Walker Parking Consultants has recommended that TCU not invest in a parking garage at this time, Mills said, because a garage is too expensive and would also be a permanent building on campus. TCU will have a parking garage eventually, he said.
“With the amount of construction that will be going on at TCU over the next few years, we don’t know what the patterns of traffic around campus will be,” Mills said. “We have quite a bit of space that could be used for surface parking lots for the time being.”
One of the biggest changes being made is to faculty parking, where faculty and staff members pay to reserve an individual space each year, Mills said. This summer that will change.

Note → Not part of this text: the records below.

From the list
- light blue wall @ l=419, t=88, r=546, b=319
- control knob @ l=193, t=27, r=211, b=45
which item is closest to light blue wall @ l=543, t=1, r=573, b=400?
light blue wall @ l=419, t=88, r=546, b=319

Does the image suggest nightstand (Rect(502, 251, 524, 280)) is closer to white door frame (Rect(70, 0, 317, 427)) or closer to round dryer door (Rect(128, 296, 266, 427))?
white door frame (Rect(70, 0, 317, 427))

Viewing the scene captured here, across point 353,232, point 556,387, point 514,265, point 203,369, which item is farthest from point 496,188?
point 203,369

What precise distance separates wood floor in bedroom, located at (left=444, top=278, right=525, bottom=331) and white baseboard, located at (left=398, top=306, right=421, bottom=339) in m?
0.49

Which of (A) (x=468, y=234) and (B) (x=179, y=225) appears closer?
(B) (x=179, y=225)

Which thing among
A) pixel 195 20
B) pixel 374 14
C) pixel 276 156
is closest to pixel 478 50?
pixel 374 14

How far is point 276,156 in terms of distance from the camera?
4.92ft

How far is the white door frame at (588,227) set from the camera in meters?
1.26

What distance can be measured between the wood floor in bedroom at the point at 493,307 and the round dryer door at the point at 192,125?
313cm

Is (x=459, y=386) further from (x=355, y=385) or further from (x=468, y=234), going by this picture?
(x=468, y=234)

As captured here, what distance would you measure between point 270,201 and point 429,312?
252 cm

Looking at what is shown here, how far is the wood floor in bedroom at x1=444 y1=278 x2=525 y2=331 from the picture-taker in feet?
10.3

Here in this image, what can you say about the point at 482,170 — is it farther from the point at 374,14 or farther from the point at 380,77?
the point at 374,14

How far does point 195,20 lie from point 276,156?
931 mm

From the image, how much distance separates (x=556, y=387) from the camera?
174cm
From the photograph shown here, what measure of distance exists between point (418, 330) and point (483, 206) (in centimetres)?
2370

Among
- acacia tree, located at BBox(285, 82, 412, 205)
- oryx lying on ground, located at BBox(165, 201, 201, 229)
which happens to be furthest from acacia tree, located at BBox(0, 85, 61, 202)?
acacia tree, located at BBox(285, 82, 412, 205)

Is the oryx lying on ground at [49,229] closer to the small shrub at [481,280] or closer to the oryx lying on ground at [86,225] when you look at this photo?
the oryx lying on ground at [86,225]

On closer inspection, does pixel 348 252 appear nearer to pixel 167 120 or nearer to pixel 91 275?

The faculty and staff parking lots will be reserved lots surrounded by fences with gates that could only be opened with a remote control or card-swipe device, he said, which would ensure that each faculty member would have a space to park, even if it wouldn’t be the same space every day.
A faculty or staff member now has one space that is reserved for his or her use, he said, which may or may not be available when an employee needs to park. If the space is full, then the alternative is to park illegally.
Mary Kincannon, associate registrar, said the majority of faculty and staff would be in favor of the plan because they need a place to park.
With the new plan, the parking lot behind the Tom Brown-Pete Wright Residential Community will be converted to a visitor parking lot, Mills said, and the Daniel-Meyer parking lot will become reserved. The Worth Hills area will have a few main campus parking lots, he said.
A total of 900 new parking spaces have been added in the last year or will be added this year, Mills said. The amount does not include the 680 spots in the Grandmarc parking garage, he said. The students who will park there would probably have been commuters otherwise, so there will be more space in commuter lots, Mills said.
Since parking will be concentrated in the outer parts of campus, the times shuttles run will change and more will be added, Mills said.
Safety is very important, said Lt. Ramiro Abad of the TCU Police, and since parking is moving from the interior of campus to the exterior, different safety measures will be considered. More lots will be surrounded by fences, and shuttles will run more frequently in an attempt to keep parking lots safe, Abad said.